:: DIRECTIONS FOR THIS TASK ::
Below is a listing; repeat exactly the lines from the one containing "mahesh-babu-tweets-about-his-dad-krishna" to the one containing "コーンスネークソフトクリーム(40個入り)", both included.

:: DATA TO PROCESS ::

------

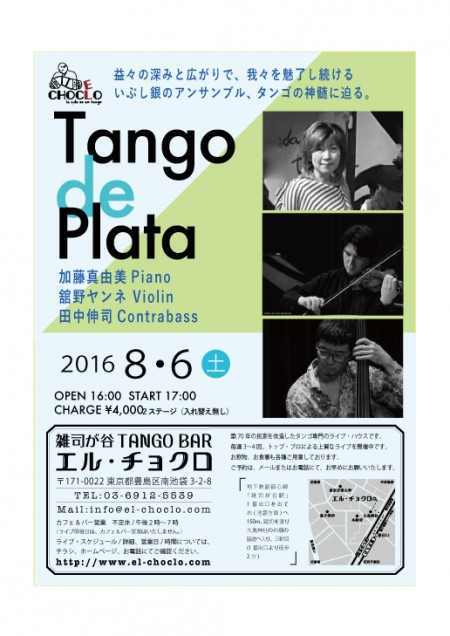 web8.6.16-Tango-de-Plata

------

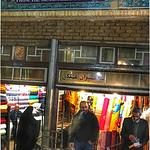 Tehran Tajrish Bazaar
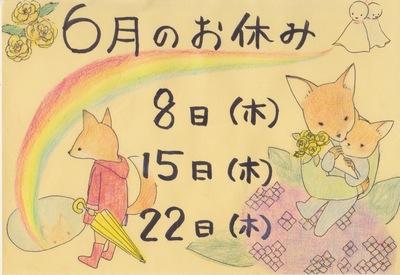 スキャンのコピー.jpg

------

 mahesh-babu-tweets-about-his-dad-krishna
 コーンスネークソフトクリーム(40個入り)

------

:: FINISHED EXERCISE ::
 mahesh-babu-tweets-about-his-dad-krishna
 コーンスネークソフトクリーム(40個入り)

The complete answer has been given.